I moved out of CA before the election, but I had intended to vote no on 37. I just think people need to realize that those who voted no weren't necessarily duped by confusing wording or misleading advertising. I have done a great deal of research on this issue and have simply come to a different conclusion than many folks. I just hate seeing everyone say how uninformed the people voted no are.
Yeah, I have no interest in starting a gmo argument on the ppk, but I voted no as well. Here's a really cogent vegan perspective if anyone wants it - http://saywhatmichaelpollan.wordpress.c ... al-damage/
The author of that article supports the use of gmos, which made me skeptical from the start, but I kept reading. He really lost me, though, when he compared labeling whether a fruit was picked by a left or right handed worker with labeling a gmo fruit. I think we absolutely have a right to know if food contains gmo ingredients and I don't think the bill's imperfectness should have been a reason for it not to pass. Yes, restaurants should have to label too, yes, the labels should be more specific, but that doesn't seem like enough of a reason to me to vote against it. I say pass it, bring it to people's attention, then fix what doesn't work. It's a lot harder to pass something than modify it, no? I think it's great that I can choose to buy organic products or products labeled as "non gmo" if I choose, but I don't see harm in letting people who don't scrutinize labels have the option as well. It's not forcing them to care about something they don't want to, as it seemed like the article's author was suggesting.

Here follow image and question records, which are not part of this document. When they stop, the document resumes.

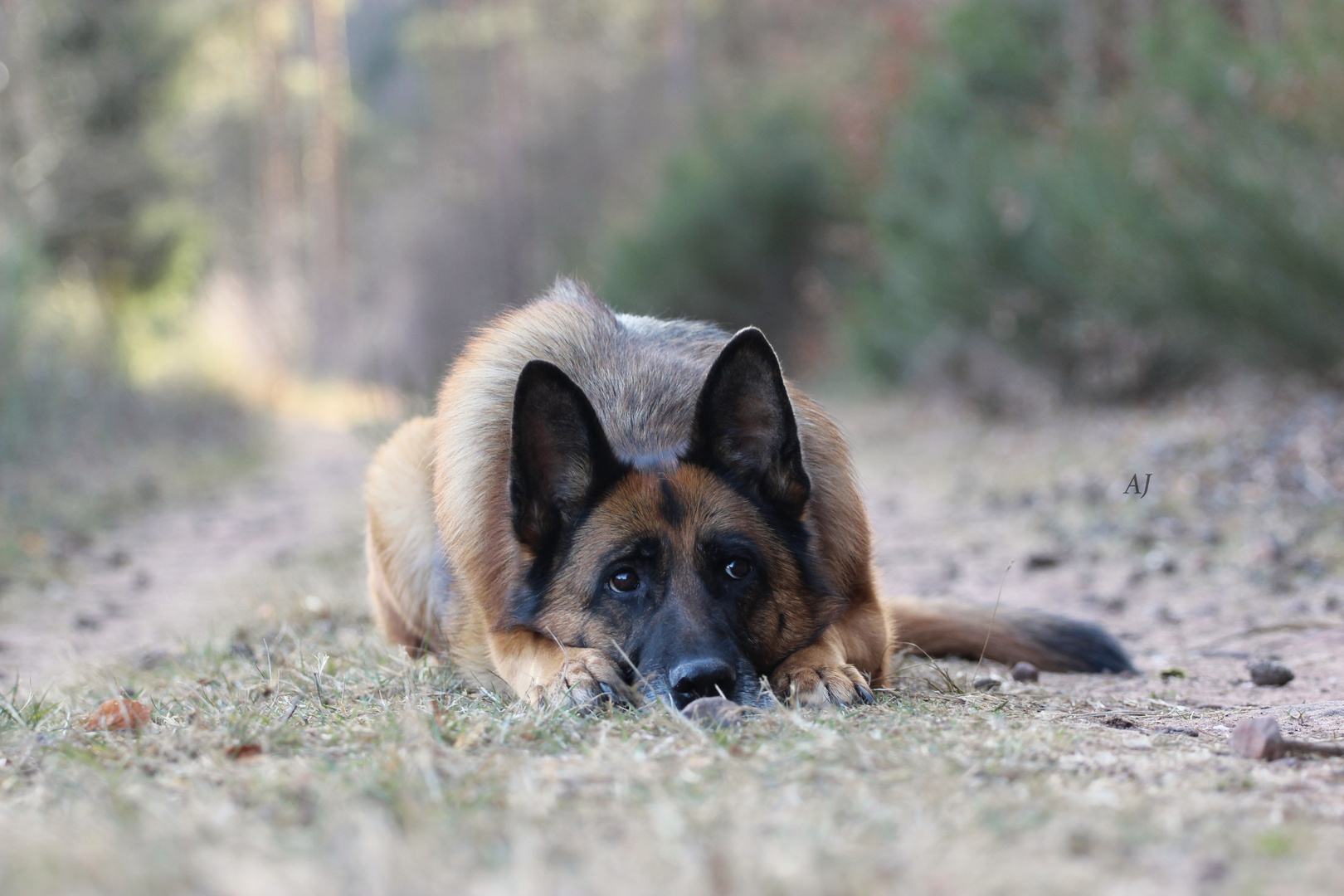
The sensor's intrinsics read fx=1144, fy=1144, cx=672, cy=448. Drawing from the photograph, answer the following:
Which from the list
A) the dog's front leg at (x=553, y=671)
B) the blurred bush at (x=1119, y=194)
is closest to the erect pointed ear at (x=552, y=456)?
the dog's front leg at (x=553, y=671)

I paused when I heard about small businesses potentially being hurt by prop 37. But then I saw signs in small businesses near me supporting it. And I saw that most of the opposition came from big agribusinesses while most of the support came from smaller companies. Honestly, just having Monsanto as the biggest financial opposition was enough for me to vote for it. Living in LA, I didn't see any "Vote no on 37" ads. I could have just missed them, but my thought is that most of the "no" ad money was spent in more rural areas, where people were convinced that food would get too expensive and farmers would suffer. Who knows, though.
I heard that there was still a very small chance the prop could pass, though, anyone else hear that? That the margin wasn't as big as we might have thought and there are a huge number of provisional ballots left to count. Don't quote me on that, though.